Thursday, August 28, 2008

A Storm of Ideas

August 29

In today's class, we discussed and practiced brainstorming. To explore the topic further, I have asked you to read two items (and provided links to two more great resources, by the way) and then participate in an on-line conversation about them.

By 9:00 A.M., Friday, September 5, post (below) your thoughts as triggered by the reading. Your comment should reflect your engagement with your reading about brainstorming. Here are some options:
  • With your own students, how will you overcome the potential barriers to effective brainstorming?
  • Which brainstorming techniques seem best suited to the subjects that you are likely to teach?
  • Describe a teaching scenario in which you use a brainstorming technique productively with your own students.
To post your comment, click "Post a Comment" below and then type away! (Further instructions on posting comments are available to the right.)
Then respond to at least one other classmate's post by 9:00 A.M., Friday, September 5, reacting to or expanding upon his/her ideas and explaining connections or realizations that occur to you as a result. Your response should reflect your engagement not only with the reading but also with your classmate's ideas.

To reply to someone else, click "Post a Comment" below and specify in your own writing the person to whom you're replying (e.g., "Shannon, I like your idea about ___ and have a suggestion for you . . .").

NOTE: The commenting feature will be disabled 9:00 A.M., Friday, September 5; you will not be able to post a comment after that time. In order both to post your own comment and to comment on someone else's, you will need to tend to this assignment well in advance of this deadline.

Tuesday, August 26, 2008

Technology Stories

August 26/27

In today's class, I asked you to write about an example of the use of technology during your own years as a student.
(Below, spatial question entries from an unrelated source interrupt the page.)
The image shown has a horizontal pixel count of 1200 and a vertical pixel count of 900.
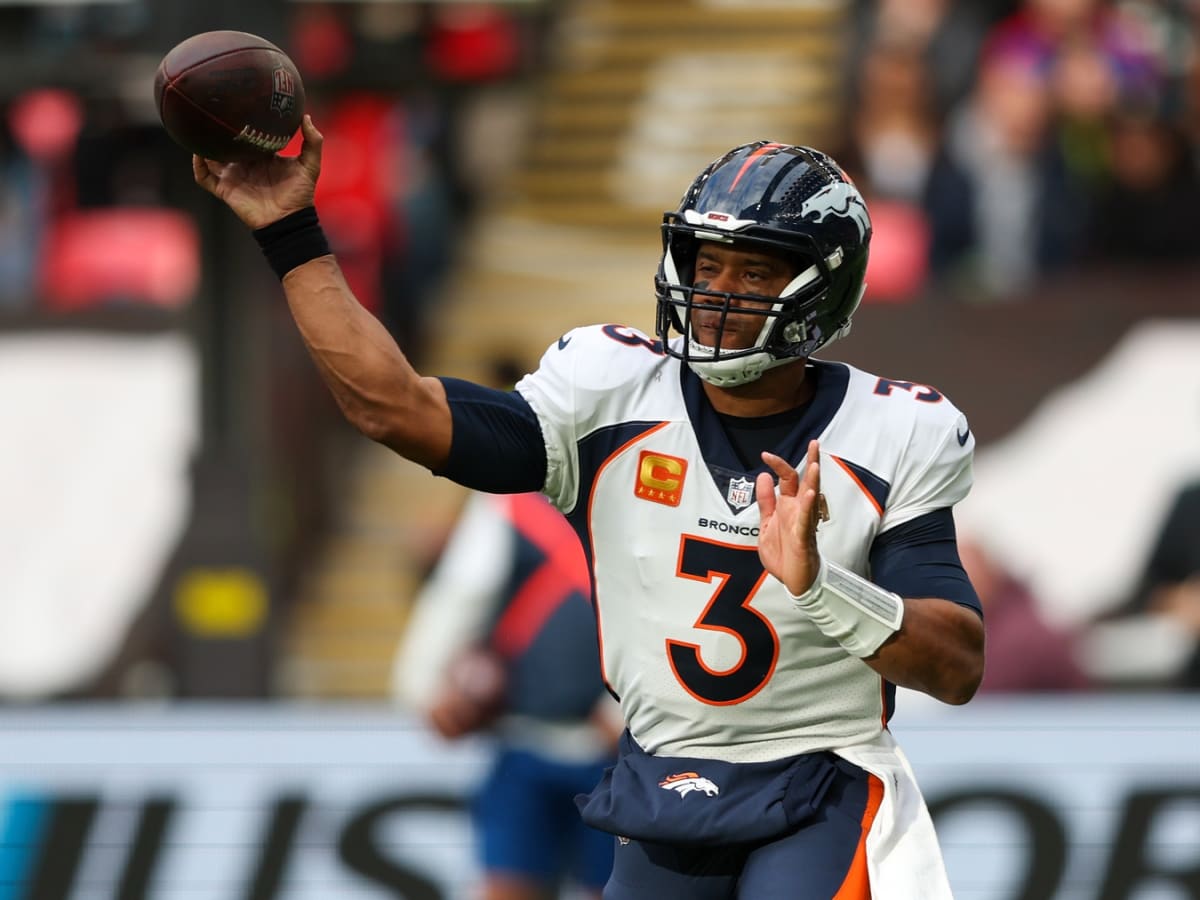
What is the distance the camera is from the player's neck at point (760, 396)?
392 centimetres

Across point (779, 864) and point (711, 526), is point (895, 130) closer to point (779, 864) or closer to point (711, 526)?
point (711, 526)

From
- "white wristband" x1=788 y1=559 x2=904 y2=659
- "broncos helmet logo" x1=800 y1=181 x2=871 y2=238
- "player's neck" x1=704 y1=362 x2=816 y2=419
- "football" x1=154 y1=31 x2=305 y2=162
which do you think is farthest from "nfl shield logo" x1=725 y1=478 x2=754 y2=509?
"football" x1=154 y1=31 x2=305 y2=162

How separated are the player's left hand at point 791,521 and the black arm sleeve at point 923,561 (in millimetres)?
266

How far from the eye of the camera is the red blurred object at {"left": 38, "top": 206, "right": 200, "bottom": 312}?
11711 millimetres

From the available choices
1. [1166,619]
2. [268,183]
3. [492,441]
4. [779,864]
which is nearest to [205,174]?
[268,183]

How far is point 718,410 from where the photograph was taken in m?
3.92

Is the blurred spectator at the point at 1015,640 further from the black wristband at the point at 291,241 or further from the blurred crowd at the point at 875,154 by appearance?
the black wristband at the point at 291,241

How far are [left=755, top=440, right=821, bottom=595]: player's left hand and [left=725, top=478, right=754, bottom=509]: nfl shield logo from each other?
0.70 ft

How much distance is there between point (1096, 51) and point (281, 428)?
4654 mm

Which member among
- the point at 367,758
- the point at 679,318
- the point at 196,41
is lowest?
the point at 367,758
Your story could be about a teacher's effective use of technology in teaching, or about your own effective use of technology to learn or to demonstrate your own learning, or about an instance of the ineffective use (yours, a fellow student's, or a teacher's) of technology in education.

By Thursday, August 28, 3:00 P.M., post here what you wrote--and, as you post, please revise for clarity what you wrote in class. To share your story here, click "Post a Comment" below and then type away!

Then respond to at least one other classmate's post by Thursday, August 28, 3:00 P.M., reacting to his/her experiences and explaining connections or realizations that occur to you as a result. To reply to someone else, click "Post a Comment" below and specify in your own writing the person to whom you're replying (e.g., "Shannon, I agree with your suggestion that . . .").

NOTE: The commenting feature will be disabled Thursday, August 28, 3:00 P.M.; you will not be able to post a comment after that time. In order both to post your own story and comment on someone else's, you will need to tend to this assignment well in advance of this deadline.